* **TASK DESCRIPTION**
Begin at the first of the records and stop after the line that has "A detailed view". Rewrite those lines with "lime yellow" swapped for "pale pink", change nothing else, and leave the pictures out.

□ □ □ □ □ □ □

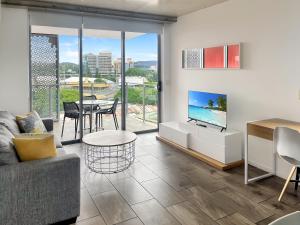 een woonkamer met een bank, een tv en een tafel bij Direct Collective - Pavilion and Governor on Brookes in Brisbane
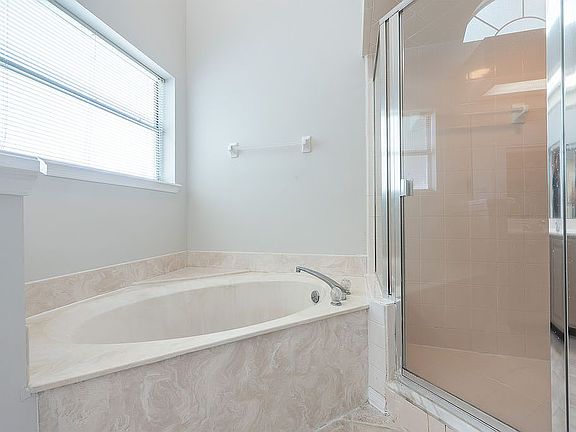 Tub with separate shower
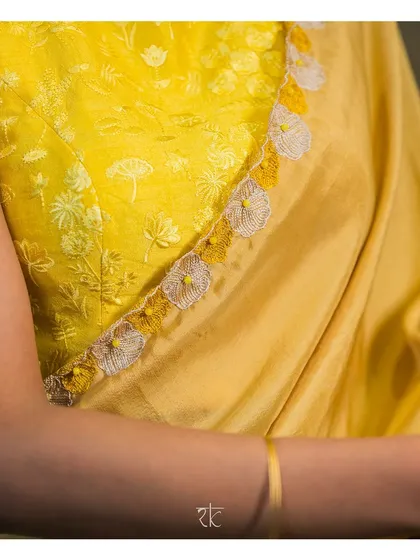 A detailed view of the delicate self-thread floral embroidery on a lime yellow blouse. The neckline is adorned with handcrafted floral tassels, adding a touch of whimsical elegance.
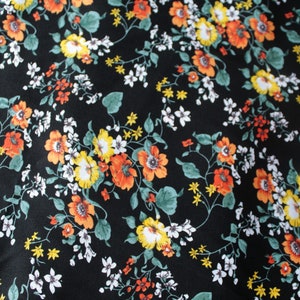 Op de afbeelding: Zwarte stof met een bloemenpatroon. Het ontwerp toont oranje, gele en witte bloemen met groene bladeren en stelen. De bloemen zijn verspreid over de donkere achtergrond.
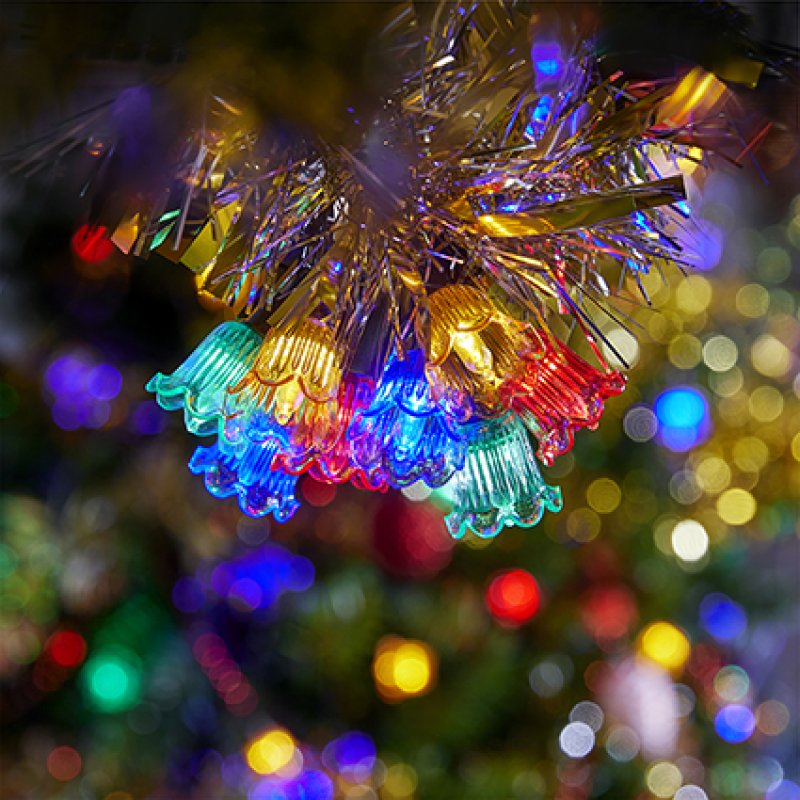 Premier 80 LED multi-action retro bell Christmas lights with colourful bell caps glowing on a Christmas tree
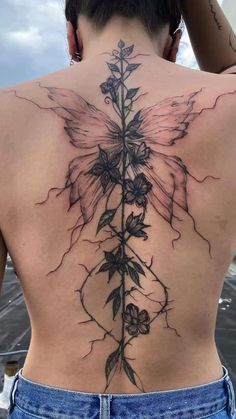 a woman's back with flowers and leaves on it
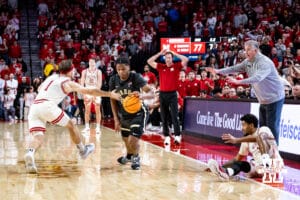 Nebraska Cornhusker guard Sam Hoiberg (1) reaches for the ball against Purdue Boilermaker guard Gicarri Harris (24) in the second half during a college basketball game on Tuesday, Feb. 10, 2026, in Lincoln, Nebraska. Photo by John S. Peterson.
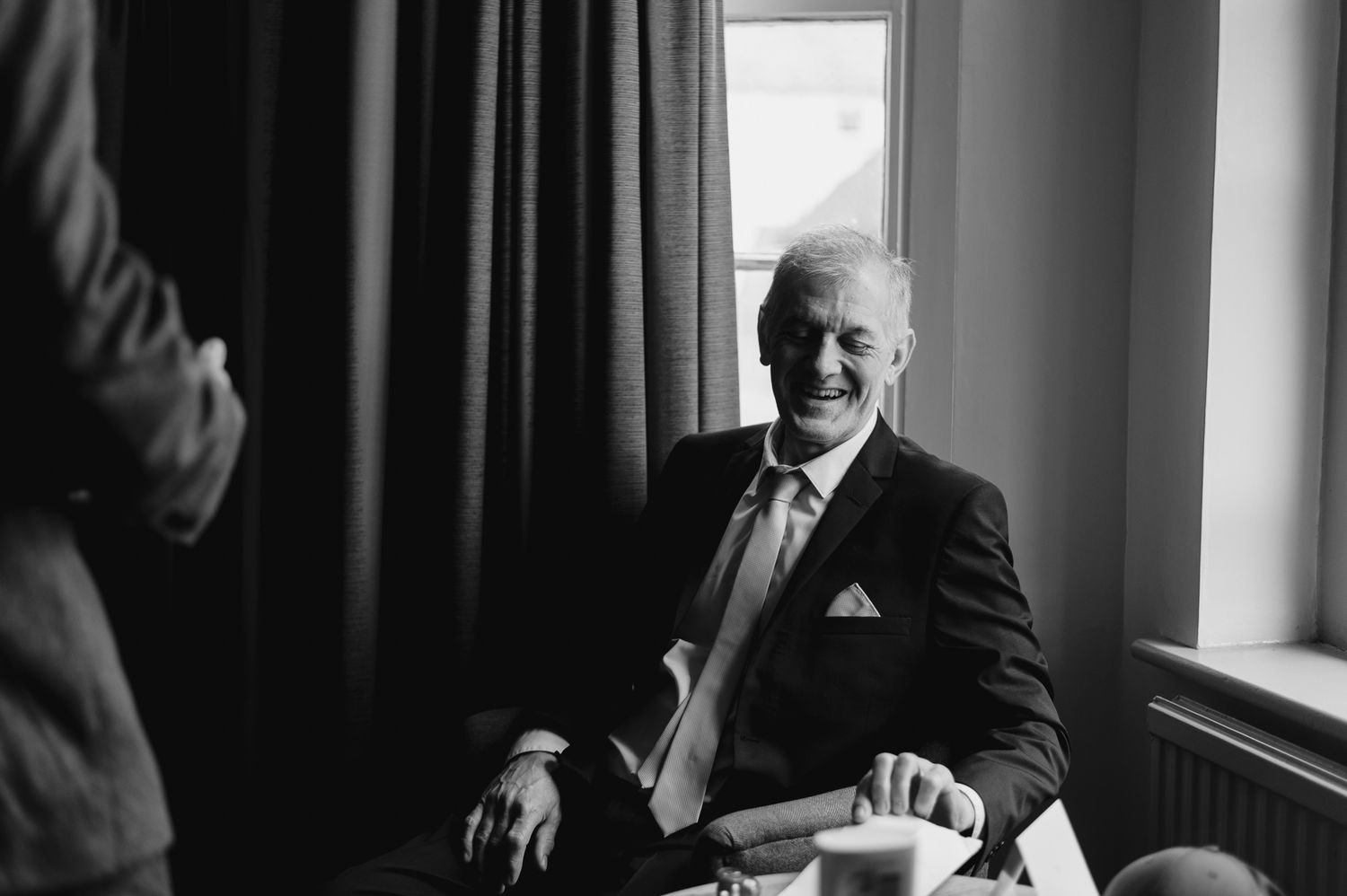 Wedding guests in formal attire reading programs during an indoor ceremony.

□ □ □ □ □ □ □

* **SOLUTION TO THIS EXERCISE**
 een woonkamer met een bank, een tv en een tafel bij Direct Collective - Pavilion and Governor on Brookes in Brisbane
 Tub with separate shower
 A detailed view of the delicate self-thread floral embroidery on a pale pink blouse. The neckline is adorned with handcrafted floral tassels, adding a touch of whimsical elegance.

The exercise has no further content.